Sure enough, social networks and online forums are buzzing with posts from disgruntled users – angry that they are having to shell out hundreds of dollars for something which is, after all, Adobe’s fault.
Adobe meanwhile tells users to “exercise caution” over what files they open with their applications, if they aren’t prepared to pay for the upgrade.
What a PR disaster for the company.
At first when I heard the news I thought there must be some mistake. Maybe Adobe’s security advisories had been worded poorly and although upgrading – for example, to PhotoShop CS6 – would fix the vulnerability, the firm would also roll out a free patch to users of earlier versions.

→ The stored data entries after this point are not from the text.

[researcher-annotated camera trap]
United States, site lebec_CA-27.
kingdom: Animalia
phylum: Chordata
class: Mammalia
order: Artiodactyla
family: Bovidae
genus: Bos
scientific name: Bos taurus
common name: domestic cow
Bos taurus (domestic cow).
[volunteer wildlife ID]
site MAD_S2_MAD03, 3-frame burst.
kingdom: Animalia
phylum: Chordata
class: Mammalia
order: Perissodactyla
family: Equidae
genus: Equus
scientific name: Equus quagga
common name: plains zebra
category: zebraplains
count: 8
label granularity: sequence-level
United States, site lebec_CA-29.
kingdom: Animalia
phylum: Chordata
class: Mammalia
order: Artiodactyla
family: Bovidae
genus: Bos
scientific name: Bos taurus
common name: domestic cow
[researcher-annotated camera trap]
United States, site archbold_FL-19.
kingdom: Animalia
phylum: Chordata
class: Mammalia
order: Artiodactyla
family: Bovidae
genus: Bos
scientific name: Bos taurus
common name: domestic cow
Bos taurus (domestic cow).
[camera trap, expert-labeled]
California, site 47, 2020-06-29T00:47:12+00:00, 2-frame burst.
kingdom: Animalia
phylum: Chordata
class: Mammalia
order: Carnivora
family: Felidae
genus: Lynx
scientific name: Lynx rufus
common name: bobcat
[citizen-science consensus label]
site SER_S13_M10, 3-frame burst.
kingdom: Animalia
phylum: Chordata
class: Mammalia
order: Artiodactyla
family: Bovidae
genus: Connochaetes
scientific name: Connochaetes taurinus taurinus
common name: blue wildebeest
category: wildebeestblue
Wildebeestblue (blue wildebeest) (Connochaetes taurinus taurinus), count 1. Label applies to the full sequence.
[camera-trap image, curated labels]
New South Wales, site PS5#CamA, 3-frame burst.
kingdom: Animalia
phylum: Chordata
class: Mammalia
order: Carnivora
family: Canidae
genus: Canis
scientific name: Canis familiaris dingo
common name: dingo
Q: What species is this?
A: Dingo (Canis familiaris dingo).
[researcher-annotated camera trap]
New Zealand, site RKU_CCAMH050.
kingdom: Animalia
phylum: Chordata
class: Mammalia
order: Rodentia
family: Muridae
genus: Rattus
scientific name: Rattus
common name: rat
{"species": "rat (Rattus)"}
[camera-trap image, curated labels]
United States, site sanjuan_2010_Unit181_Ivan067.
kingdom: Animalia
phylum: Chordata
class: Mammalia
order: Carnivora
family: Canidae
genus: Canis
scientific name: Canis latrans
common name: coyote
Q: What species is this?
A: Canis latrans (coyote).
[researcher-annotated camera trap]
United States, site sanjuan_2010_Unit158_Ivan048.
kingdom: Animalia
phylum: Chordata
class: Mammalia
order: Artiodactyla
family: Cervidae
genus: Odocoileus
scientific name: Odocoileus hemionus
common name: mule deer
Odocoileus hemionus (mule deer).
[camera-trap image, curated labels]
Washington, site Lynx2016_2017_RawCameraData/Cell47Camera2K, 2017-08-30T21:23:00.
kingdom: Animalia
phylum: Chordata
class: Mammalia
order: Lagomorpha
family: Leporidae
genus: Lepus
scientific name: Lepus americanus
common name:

But no. Judging by a report from H-Online, Adobe has no plans to publish a free security fix.
Adobe’s view is that because Photoshop “has historically not been a target for attackers” the risk level doesn’t make it worthwhile to produce a fix that users don’t have to pay for.
Maybe Adobe customers who feel nervous opening .TIF files will judge the level of risk for themselves, and prefer to seek alternatives from companies that take better care of their users.
Update: Some good news. Adobe has clearly been influenced by the angry response from its users, and has now said that it will release a patch for Adobe Illustrator CS5.x, Adobe Photoshop CS5.x (12.x) and Adobe Flash Professional CS5.x. The security patches are not available yet, so be sure to keep your eyes peeled for when they are available.
You can find more details on Adobe’s blog.
This is clearly preferable to Adobe customers’ only option being to pay hundreds of dollars to fix their software.